* O QUE SE ESPERA
Reproduza fielmente, do texto sobre a ignorância apresentado abaixo, o trecho que vai de "Não é de hoje" até "ou se rebelar.".

* TRECHO PARA LEITURA

Há um velho ditado popular que diz: “A ignorância é uma benção”. Em um mundo de interpretações rasas, reality shows, youtubers, telenovelas, briga de torcidas, exploradores da fé alheia, chavões repetitivos em programas de humor, me parece que a ignorância é uma imposição, uma regra, o aceito como “NORMAL”, tanto que os que desentoam deste padrão e buscam conhecimento são tachados imediatamente pelo senso comum como loucos, esquisitões, estranhos. Como dizia o poeta inglês Thomas Gray “Onde a ignorância é uma benção é loucura ser sábio”.


Não é de hoje que o conhecimento é sinônimo de poder, e seu oposto, a ignorância é sinônimo de submissão, desde as primeiras civilizações aqueles que possuíam um maior conhecimento ocupavam funções elevadas nas diversos sociedades, muitos se auto-proclamaram Reis, Imperadores ou mensageiros dos deuses, e em muitas vezes escravizaram ou justificaram a escravização daqueles que não possuíam compreensão suficiente para duvidar ou se rebelar.

* MATERIAL FORNECIDO
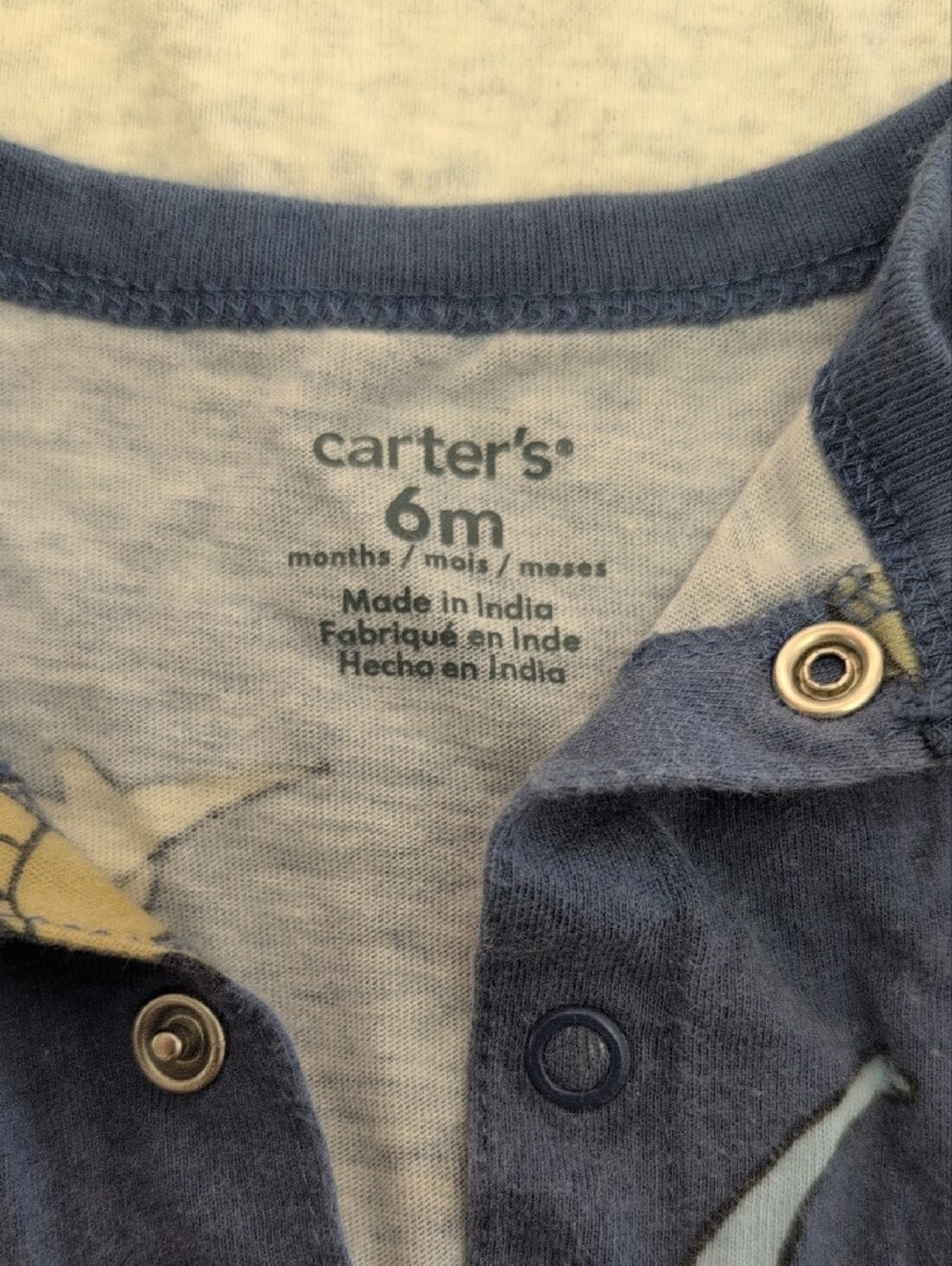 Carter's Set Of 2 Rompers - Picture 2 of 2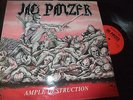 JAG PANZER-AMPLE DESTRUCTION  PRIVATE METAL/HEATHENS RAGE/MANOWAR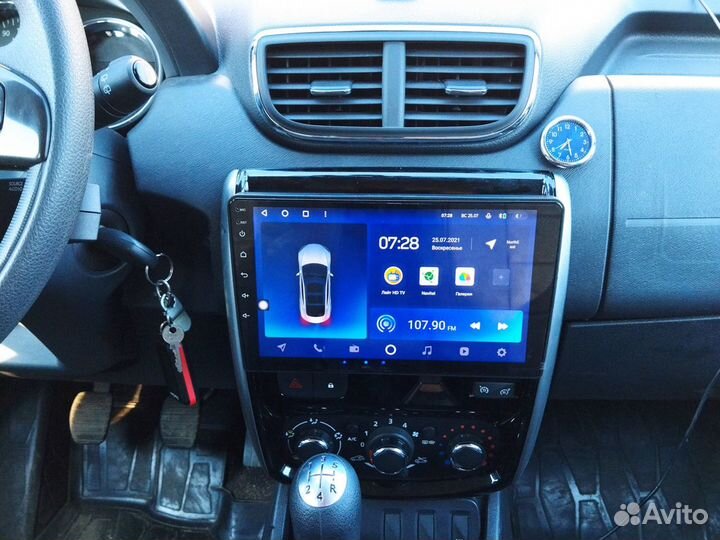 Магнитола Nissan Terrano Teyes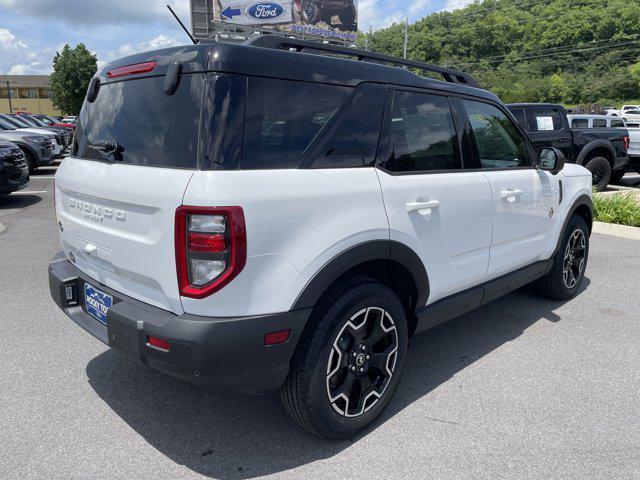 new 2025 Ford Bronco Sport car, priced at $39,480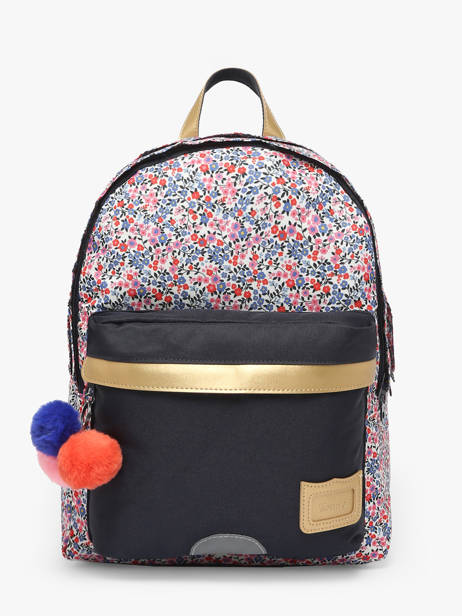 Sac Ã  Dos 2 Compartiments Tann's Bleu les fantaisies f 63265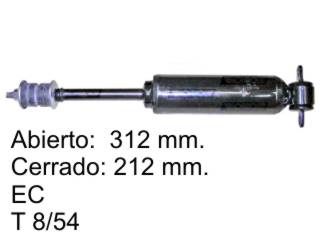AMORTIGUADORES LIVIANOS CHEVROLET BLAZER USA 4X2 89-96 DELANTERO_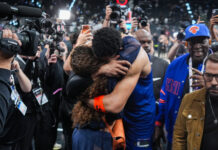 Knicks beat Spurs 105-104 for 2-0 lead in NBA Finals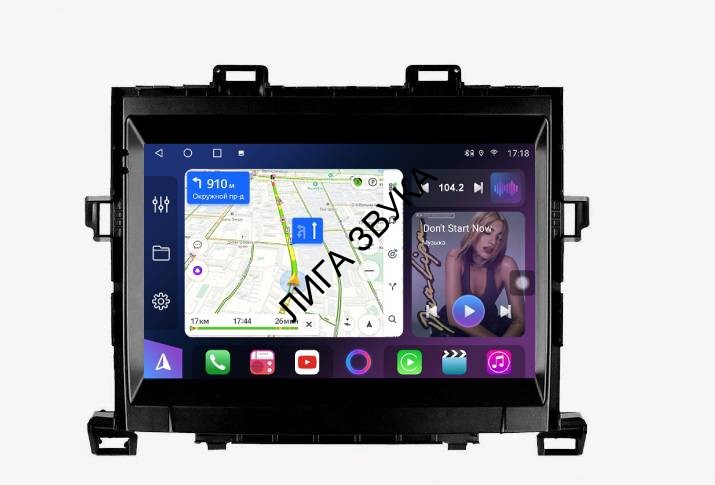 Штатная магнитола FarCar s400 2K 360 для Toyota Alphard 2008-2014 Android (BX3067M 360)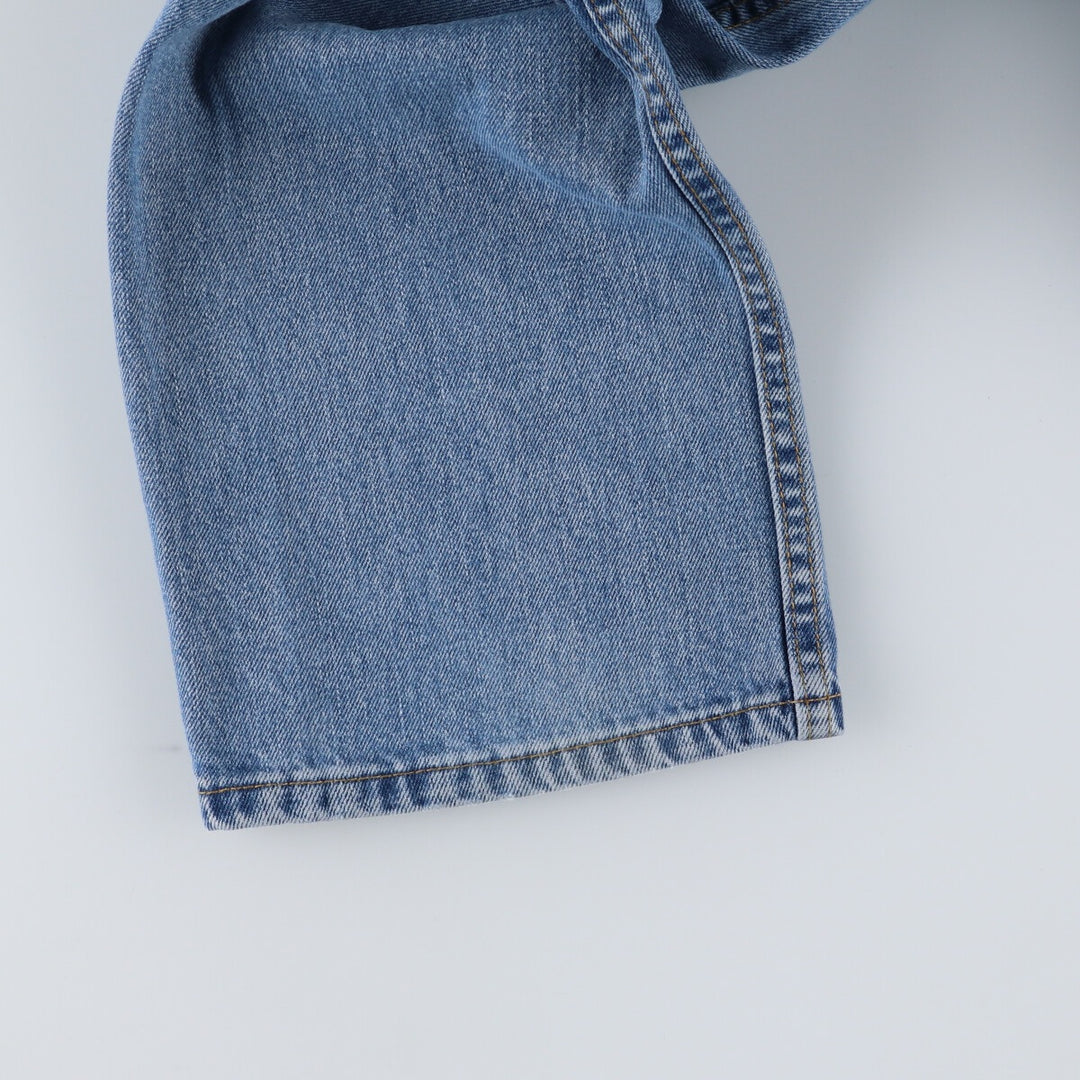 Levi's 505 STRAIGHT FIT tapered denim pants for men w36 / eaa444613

* TAREFA CONCLUÍDA
Não é de hoje que o conhecimento é sinônimo de poder, e seu oposto, a ignorância é sinônimo de submissão, desde as primeiras civilizações aqueles que possuíam um maior conhecimento ocupavam funções elevadas nas diversos sociedades, muitos se auto-proclamaram Reis, Imperadores ou mensageiros dos deuses, e em muitas vezes escravizaram ou justificaram a escravização daqueles que não possuíam compreensão suficiente para duvidar ou se rebelar.